TEXT SEGMENT:

-------

China under the Song Dynasty

 

Although the An Shih Rebellion (755-63) was eventually put down, at great cost, by the Tang Emperor Daizong (762-79), the Tang state never fully recovered, and for its remaining 144 years was torn by the rivalries of increasingly autonomous provincial military governors. As Tang power and prestige declined, nomadic attacks on outlying garrisons and interference in Silk Road traffic increased. In 907, after almost three centuries in power, the dynasty finally collapsed and was followed by a period of disunity known as the ‘Five Dynasties and ten Kingdoms’ (907-60). The nation was only reunified in 960, with the accession of the Song Dynasty that would rule all China under the Northern Song (960-1127) and the southern part of the country under the Southern Song (1127-1279).

-------

INPUT DATA:
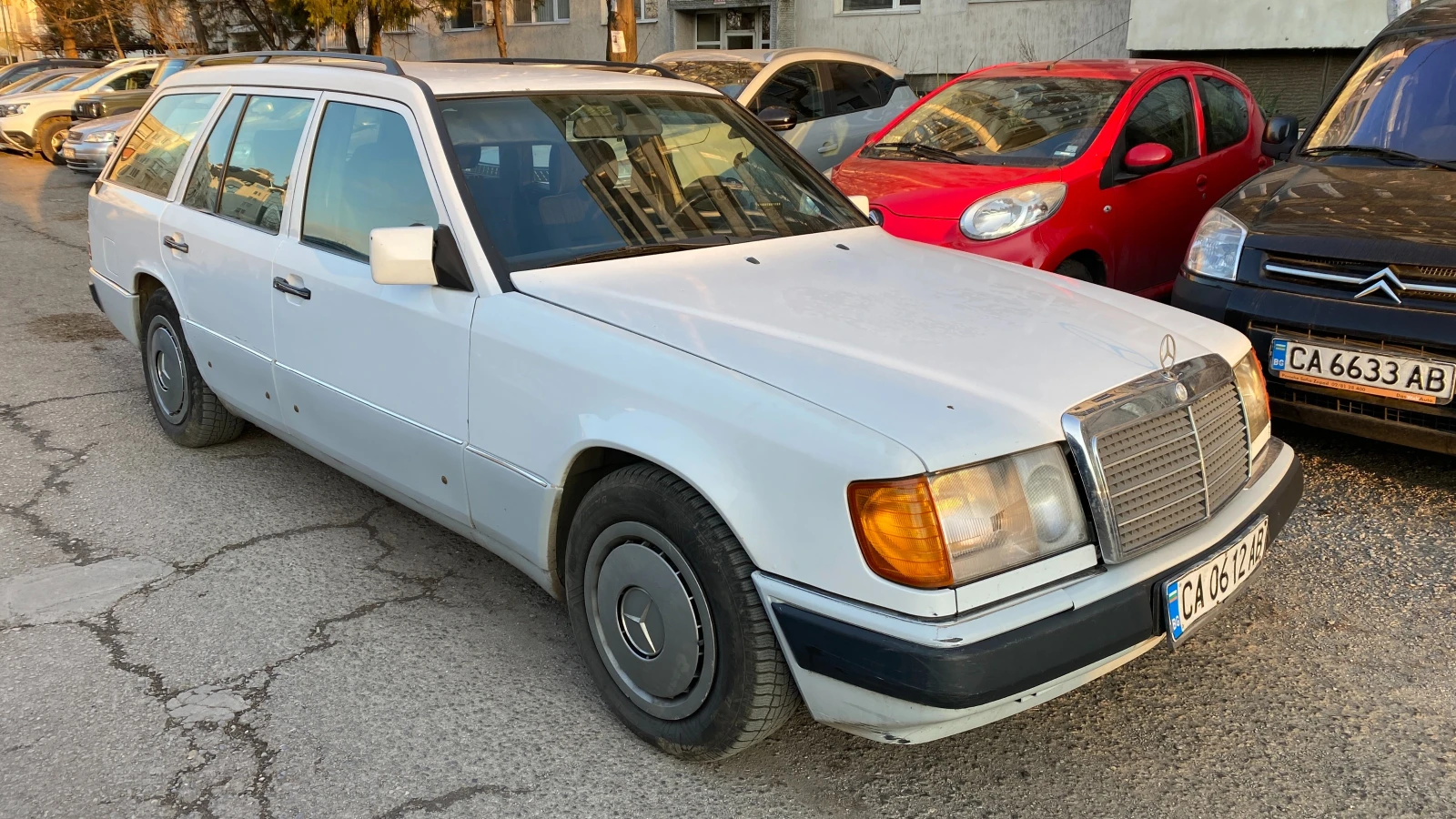 Mercedes-Benz 124 TE200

-------

PROBLEM REQUIREMENTS: Resume the text on China under the Song Dynasty after its last sentence, writing on in the same style. The data are separate material, apart from the text.

ANSWER FOR THIS EXERCISE:
Song China was both wealthy and sophisticated. The state rested upon a Confucian meritocracy administering what became an increasingly free market economy encompassing a massive population – for the times – of about 100 million people that produced abundant food surpluses and other goods for trade. The Song was the first government in the world to issue paper currency. It also maintained the first standing navy of any Chinese state, introduced gunpowder warfare, new techniques of hydraulic engineering and the first movable type printing machines. For most of the Song Dynasty’s three centuries, China was prosperous and relatively powerful – but unlike in Tang times, the Song polity looked south and east, sending ships to the Indian Ocean and trading with Southeast Asia, India and beyond, but not exercising great control over Central Asia. Indeed for most of the Song period, Gansu’s Hexi Corridor represented the western limits of Chinese control, while in the Tarim Basin the scattered Uighur city-states came under the control of the Karakhanid Turks (999-1211).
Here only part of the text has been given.